*Source information:*
Content starts
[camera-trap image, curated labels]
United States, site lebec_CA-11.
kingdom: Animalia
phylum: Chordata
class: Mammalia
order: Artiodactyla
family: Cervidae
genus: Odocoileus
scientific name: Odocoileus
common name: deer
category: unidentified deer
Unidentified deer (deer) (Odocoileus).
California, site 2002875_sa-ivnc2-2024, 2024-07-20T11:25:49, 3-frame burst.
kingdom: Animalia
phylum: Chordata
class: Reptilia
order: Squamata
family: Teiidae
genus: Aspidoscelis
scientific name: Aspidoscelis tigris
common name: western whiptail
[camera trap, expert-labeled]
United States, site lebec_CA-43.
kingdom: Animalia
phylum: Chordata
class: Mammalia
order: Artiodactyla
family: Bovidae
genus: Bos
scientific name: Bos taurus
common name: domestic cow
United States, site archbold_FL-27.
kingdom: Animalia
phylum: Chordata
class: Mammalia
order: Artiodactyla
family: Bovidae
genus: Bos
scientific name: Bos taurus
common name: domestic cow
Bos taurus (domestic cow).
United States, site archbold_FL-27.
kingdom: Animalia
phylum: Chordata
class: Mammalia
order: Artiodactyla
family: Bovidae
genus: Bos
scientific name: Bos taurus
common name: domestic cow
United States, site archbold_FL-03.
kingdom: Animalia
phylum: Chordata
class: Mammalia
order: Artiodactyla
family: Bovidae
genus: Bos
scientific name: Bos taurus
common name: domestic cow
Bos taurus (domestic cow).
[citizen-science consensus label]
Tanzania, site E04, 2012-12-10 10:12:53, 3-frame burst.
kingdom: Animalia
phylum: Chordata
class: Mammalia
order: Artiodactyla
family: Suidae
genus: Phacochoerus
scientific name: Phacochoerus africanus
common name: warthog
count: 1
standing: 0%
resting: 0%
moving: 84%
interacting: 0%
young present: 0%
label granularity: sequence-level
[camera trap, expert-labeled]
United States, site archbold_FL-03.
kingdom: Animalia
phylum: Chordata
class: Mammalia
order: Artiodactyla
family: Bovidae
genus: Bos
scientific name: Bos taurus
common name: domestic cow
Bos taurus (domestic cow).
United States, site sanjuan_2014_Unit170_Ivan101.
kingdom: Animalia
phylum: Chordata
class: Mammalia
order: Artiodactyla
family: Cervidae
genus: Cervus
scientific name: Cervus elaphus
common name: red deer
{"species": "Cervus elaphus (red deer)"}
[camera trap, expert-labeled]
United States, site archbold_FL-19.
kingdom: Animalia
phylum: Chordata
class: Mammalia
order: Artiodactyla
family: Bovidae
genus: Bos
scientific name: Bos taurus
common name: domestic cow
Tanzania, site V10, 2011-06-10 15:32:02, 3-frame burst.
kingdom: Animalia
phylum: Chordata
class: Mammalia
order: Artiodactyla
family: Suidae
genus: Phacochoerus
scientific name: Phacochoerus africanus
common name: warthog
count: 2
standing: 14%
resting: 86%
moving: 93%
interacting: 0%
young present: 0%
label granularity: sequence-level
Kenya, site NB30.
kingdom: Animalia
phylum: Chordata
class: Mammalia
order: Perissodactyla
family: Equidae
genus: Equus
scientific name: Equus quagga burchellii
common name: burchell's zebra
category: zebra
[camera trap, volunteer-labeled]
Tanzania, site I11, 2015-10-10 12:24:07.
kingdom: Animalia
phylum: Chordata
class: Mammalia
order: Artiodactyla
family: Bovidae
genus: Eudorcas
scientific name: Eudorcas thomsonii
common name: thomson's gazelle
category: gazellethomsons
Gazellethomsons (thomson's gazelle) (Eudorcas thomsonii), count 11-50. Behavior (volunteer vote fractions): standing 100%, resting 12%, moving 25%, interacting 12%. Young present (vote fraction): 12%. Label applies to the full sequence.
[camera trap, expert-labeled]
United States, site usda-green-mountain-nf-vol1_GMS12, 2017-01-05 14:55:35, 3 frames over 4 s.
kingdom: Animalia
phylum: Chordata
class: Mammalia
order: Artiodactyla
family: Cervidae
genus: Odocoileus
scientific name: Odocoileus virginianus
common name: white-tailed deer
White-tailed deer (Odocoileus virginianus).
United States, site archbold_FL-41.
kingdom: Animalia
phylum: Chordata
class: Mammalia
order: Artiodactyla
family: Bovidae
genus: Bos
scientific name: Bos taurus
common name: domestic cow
Content ends
*Directions for this task:*
Without omission, retype the full listing shown above.

*Solution for this problem:*
[camera-trap image, curated labels]
United States, site lebec_CA-11.
kingdom: Animalia
phylum: Chordata
class: Mammalia
order: Artiodactyla
family: Cervidae
genus: Odocoileus
scientific name: Odocoileus
common name: deer
category: unidentified deer
Unidentified deer (deer) (Odocoileus).
California, site 2002875_sa-ivnc2-2024, 2024-07-20T11:25:49, 3-frame burst.
kingdom: Animalia
phylum: Chordata
class: Reptilia
order: Squamata
family: Teiidae
genus: Aspidoscelis
scientific name: Aspidoscelis tigris
common name: western whiptail
[camera trap, expert-labeled]
United States, site lebec_CA-43.
kingdom: Animalia
phylum: Chordata
class: Mammalia
order: Artiodactyla
family: Bovidae
genus: Bos
scientific name: Bos taurus
common name: domestic cow
United States, site archbold_FL-27.
kingdom: Animalia
phylum: Chordata
class: Mammalia
order: Artiodactyla
family: Bovidae
genus: Bos
scientific name: Bos taurus
common name: domestic cow
Bos taurus (domestic cow).
United States, site archbold_FL-27.
kingdom: Animalia
phylum: Chordata
class: Mammalia
order: Artiodactyla
family: Bovidae
genus: Bos
scientific name: Bos taurus
common name: domestic cow
United States, site archbold_FL-03.
kingdom: Animalia
phylum: Chordata
class: Mammalia
order: Artiodactyla
family: Bovidae
genus: Bos
scientific name: Bos taurus
common name: domestic cow
Bos taurus (domestic cow).
[citizen-science consensus label]
Tanzania, site E04, 2012-12-10 10:12:53, 3-frame burst.
kingdom: Animalia
phylum: Chordata
class: Mammalia
order: Artiodactyla
family: Suidae
genus: Phacochoerus
scientific name: Phacochoerus africanus
common name: warthog
count: 1
standing: 0%
resting: 0%
moving: 84%
interacting: 0%
young present: 0%
label granularity: sequence-level
[camera trap, expert-labeled]
United States, site archbold_FL-03.
kingdom: Animalia
phylum: Chordata
class: Mammalia
order: Artiodactyla
family: Bovidae
genus: Bos
scientific name: Bos taurus
common name: domestic cow
Bos taurus (domestic cow).
United States, site sanjuan_2014_Unit170_Ivan101.
kingdom: Animalia
phylum: Chordata
class: Mammalia
order: Artiodactyla
family: Cervidae
genus: Cervus
scientific name: Cervus elaphus
common name: red deer
{"species": "Cervus elaphus (red deer)"}
[camera trap, expert-labeled]
United States, site archbold_FL-19.
kingdom: Animalia
phylum: Chordata
class: Mammalia
order: Artiodactyla
family: Bovidae
genus: Bos
scientific name: Bos taurus
common name: domestic cow
Tanzania, site V10, 2011-06-10 15:32:02, 3-frame burst.
kingdom: Animalia
phylum: Chordata
class: Mammalia
order: Artiodactyla
family: Suidae
genus: Phacochoerus
scientific name: Phacochoerus africanus
common name: warthog
count: 2
standing: 14%
resting: 86%
moving: 93%
interacting: 0%
young present: 0%
label granularity: sequence-level
Kenya, site NB30.
kingdom: Animalia
phylum: Chordata
class: Mammalia
order: Perissodactyla
family: Equidae
genus: Equus
scientific name: Equus quagga burchellii
common name: burchell's zebra
category: zebra
[camera trap, volunteer-labeled]
Tanzania, site I11, 2015-10-10 12:24:07.
kingdom: Animalia
phylum: Chordata
class: Mammalia
order: Artiodactyla
family: Bovidae
genus: Eudorcas
scientific name: Eudorcas thomsonii
common name: thomson's gazelle
category: gazellethomsons
Gazellethomsons (thomson's gazelle) (Eudorcas thomsonii), count 11-50. Behavior (volunteer vote fractions): standing 100%, resting 12%, moving 25%, interacting 12%. Young present (vote fraction): 12%. Label applies to the full sequence.
[camera trap, expert-labeled]
United States, site usda-green-mountain-nf-vol1_GMS12, 2017-01-05 14:55:35, 3 frames over 4 s.
kingdom: Animalia
phylum: Chordata
class: Mammalia
order: Artiodactyla
family: Cervidae
genus: Odocoileus
scientific name: Odocoileus virginianus
common name: white-tailed deer
White-tailed deer (Odocoileus virginianus).
United States, site archbold_FL-41.
kingdom: Animalia
phylum: Chordata
class: Mammalia
order: Artiodactyla
family: Bovidae
genus: Bos
scientific name: Bos taurus
common name: domestic cow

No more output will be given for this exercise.